THE INPUT:
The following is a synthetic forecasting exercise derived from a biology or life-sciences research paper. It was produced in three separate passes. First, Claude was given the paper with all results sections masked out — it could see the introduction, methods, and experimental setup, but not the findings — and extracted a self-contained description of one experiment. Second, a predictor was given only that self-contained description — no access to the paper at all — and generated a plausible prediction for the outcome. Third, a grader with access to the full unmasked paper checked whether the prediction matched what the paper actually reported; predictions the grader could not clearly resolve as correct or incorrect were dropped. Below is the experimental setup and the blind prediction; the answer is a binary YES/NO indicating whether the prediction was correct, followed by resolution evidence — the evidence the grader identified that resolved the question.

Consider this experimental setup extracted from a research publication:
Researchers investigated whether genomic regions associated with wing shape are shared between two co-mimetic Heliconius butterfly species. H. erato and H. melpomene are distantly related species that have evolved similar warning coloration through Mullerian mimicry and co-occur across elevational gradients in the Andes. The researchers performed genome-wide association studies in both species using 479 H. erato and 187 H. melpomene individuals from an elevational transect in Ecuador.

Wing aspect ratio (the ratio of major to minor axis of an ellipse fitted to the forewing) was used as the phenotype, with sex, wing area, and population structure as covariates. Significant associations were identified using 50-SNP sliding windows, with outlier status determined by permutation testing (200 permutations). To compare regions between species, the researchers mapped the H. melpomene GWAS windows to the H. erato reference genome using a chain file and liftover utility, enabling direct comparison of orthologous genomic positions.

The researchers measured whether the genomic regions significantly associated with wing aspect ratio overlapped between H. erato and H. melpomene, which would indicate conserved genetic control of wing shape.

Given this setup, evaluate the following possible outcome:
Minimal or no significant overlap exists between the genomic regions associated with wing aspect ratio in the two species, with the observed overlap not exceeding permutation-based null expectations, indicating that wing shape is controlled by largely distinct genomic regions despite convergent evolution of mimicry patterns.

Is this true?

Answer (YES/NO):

ASSIGNMENT:
Only one number is wanted: how many lines of the data above include the word "this".

ANSWER BELOW:
3